Margaret laughs, reaching over to pat Dylan's hand. "You've always been thorough, sweetheart. It's what makes you good at what you do."
After dinner, Margaret draws me into the kitchen while the men clear the table, their voices carrying from the dining room. She hands me a dish towel, and we work side by side drying wine glasses.
"I haven't seen Dylan this happy in years," she says quietly, not looking at me but somehow seeing everything anyway. "After Elena..." She pauses, seems to reconsider. "Well. After everything that happened, he closed himself off. Threw himself into work, into saving the company. We worried he'd forgotten there was more to life than spreadsheets and acquisitions."
I don't know what to say to the gentle weight of her words.
"But these past few months," she continues, "something's changed. He smiles more. He comes to family dinners without us having to guilt him into it. He seems more like himself." She turns to me then, her expression soft but serious. "Thank you for that."
"I haven't done anything," I say, because it's true.
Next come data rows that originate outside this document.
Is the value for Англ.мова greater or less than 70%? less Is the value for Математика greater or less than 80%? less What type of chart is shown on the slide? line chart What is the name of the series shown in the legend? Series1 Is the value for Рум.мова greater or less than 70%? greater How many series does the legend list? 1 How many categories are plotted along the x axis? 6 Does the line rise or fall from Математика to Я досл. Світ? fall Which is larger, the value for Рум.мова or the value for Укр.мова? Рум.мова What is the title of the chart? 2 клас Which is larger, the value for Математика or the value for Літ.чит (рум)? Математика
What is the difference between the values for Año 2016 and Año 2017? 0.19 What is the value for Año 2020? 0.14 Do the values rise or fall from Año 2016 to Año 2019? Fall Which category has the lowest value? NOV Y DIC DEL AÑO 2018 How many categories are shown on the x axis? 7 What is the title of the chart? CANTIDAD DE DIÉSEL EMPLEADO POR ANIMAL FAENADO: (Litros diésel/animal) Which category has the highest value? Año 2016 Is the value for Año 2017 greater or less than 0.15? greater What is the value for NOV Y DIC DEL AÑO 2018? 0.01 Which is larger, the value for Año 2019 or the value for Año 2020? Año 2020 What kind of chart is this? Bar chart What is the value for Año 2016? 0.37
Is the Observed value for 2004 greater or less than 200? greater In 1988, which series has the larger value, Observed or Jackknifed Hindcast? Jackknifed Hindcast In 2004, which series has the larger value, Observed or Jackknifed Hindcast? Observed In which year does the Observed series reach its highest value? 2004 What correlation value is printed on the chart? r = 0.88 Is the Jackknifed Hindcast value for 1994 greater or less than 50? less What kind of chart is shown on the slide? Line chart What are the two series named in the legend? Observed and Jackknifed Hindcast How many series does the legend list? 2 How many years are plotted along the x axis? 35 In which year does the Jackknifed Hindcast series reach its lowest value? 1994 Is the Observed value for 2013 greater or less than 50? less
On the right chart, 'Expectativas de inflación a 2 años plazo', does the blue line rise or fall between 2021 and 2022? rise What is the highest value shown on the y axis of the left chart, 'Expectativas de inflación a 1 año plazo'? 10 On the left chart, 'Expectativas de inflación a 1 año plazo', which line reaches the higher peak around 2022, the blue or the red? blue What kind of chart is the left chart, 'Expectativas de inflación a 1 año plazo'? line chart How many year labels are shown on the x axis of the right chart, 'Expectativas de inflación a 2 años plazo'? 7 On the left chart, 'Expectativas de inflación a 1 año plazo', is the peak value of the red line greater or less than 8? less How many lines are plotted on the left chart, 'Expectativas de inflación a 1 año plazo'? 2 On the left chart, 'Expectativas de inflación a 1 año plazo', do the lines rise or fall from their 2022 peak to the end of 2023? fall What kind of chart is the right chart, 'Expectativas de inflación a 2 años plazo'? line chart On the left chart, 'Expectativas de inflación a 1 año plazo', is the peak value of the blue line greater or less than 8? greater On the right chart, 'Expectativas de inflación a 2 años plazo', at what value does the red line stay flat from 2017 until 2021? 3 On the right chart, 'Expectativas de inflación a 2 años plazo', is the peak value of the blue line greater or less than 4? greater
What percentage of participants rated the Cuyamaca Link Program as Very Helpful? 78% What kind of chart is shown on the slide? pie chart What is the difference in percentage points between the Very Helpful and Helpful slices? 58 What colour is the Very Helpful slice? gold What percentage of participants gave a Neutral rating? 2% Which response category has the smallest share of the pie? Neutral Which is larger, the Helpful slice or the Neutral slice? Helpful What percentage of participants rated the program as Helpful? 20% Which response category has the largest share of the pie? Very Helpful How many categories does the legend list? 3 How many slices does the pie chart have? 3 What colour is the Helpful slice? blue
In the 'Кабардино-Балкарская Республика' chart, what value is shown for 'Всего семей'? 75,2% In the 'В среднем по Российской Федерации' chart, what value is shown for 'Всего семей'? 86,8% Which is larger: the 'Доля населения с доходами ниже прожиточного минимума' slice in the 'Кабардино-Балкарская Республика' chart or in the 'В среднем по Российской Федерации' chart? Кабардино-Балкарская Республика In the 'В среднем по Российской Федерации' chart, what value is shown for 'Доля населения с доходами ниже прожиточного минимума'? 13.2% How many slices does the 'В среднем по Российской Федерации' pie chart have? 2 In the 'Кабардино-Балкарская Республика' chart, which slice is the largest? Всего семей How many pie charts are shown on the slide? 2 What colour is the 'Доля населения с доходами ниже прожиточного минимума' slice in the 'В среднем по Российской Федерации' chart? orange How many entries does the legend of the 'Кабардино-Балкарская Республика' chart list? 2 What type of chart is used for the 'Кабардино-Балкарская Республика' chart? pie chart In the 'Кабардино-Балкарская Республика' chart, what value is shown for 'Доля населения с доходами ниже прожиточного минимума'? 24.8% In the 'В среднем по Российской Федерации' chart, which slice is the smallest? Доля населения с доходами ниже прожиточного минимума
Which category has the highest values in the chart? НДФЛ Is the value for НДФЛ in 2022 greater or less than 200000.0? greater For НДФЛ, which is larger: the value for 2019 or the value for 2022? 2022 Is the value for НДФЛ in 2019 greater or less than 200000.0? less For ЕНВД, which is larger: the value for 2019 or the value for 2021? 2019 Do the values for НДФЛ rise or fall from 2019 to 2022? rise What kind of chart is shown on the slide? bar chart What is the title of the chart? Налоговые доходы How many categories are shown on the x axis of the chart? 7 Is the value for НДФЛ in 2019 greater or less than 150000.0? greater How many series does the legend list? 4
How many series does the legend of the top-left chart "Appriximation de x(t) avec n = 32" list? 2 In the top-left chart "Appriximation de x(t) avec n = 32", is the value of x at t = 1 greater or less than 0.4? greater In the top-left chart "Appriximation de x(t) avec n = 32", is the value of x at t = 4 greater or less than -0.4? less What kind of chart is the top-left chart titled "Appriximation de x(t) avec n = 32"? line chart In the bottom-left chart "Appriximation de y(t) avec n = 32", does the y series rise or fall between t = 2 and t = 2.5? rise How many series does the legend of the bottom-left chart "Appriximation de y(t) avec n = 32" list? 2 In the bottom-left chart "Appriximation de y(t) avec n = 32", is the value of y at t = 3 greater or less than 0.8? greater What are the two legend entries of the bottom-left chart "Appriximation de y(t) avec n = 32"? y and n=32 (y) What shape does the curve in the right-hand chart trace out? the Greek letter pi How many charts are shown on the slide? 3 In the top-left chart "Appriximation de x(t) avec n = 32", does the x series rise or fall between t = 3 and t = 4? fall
Margaret's smile is knowing. "Sometimes just being yourself is exactly what someone needs."
The words lodge in my chest, making it hard to breathe. Being myself was never enough for Oliver. I was always too ambitious, too independent, too unwilling to shrink myself to fit his vision.
But here, with Dylan's family, being myself seems to be exactly right.
We rejoin the others in the living room where Jake is showing the photos from their first family trip to Tokyo, telling stories that have everyone laughing. I settle into the couch, and Dylan sits beside me, not touching but close enough that I feel his warmth and smell his cologne mixed with something that's just him.
"This one," Jake says, pulling up a photo from the family album, "is Dylan trying to eat sushi with chopsticks for the first time. He dropped the same piece three times before giving up and using a fork."
"I was twelve," Dylan protests.
"And stubborn," Thomas adds fondly. "Refused to ask for help even though the waiter offered to show him."
"Sounds familiar," I murmur, and Dylan turns to me with mock offense.
"Are you saying I'm still stubborn?"
"I'm saying you once spent three hours trying to fix a formatting error yourself instead of calling IT."
Jake laughs delightedly. "Call him out, Avery."
The evening winds down naturally, comfortable tiredness from good food and better company. As I help gather coffee cups, I catch a moment between Thomas and Margaret in the kitchen, the way he touches her lower back as he passes, the way she leans into him briefly, forty years of marriage distilled into these small intimacies that speak of enduring love.
"Avery," Thomas says as I'm putting on my coat. "You're welcome here anytime. With or without this one." He nods toward Dylan. "We'd love to have you back."
"Thank you," I manage around the tightness in my throat. "This was... lovely."
Jake hugs me goodbye like we've known each other for years. "Next time, I'm bringing my girlfriend," he says. "If I ever findone who isn't allergic to commitment. You can help me screen candidates."
"Jake, leave her alone," Dylan says, but he's smiling.
Margaret hugs me too, whispers, "Don't let him overthink everything. He has a tendency to do that."
Then Dylan is walking me to my car, and we're alone in the driveway with the city lights spread around us like scattered diamonds. The fog is starting to roll in, softening the edges of everything, making the world feel smaller, more intimate.
"Thank you for tonight," I say softly. "Your family is..." I trail off, not sure how to capture what I've just experienced. Warm. Loving. Everything I didn't know I was missing.
Dylan steps closer, and that electric charge that's been building all week sparks between us. "They liked you," he says. "Just the way you are."
My heart stutters.
"I wanted you to know—" He stops, seems to reconsider his words, choosing them with the same care he brings to everything. "My family isn’t one of those ‘fancy’ families that push others to act a certain way just to match some pointless standards. I hope you felt comfortable being yourself with us."
The observation is so precise, so carefully targeted at the hurt I've never fully voiced, that I realize he understands me in ways I haven't even articulated to Jessica. He sees the wounds Oliver and his family left, sees the way I've wrapped myself in armor to prevent it from happening again.
I look up at him, heart pounding so hard I'm sure he can hear it. The fog makes everything feel dreamlike. His eyes are dark in the dim light, focused on me with an intensity that makes my stomach flip.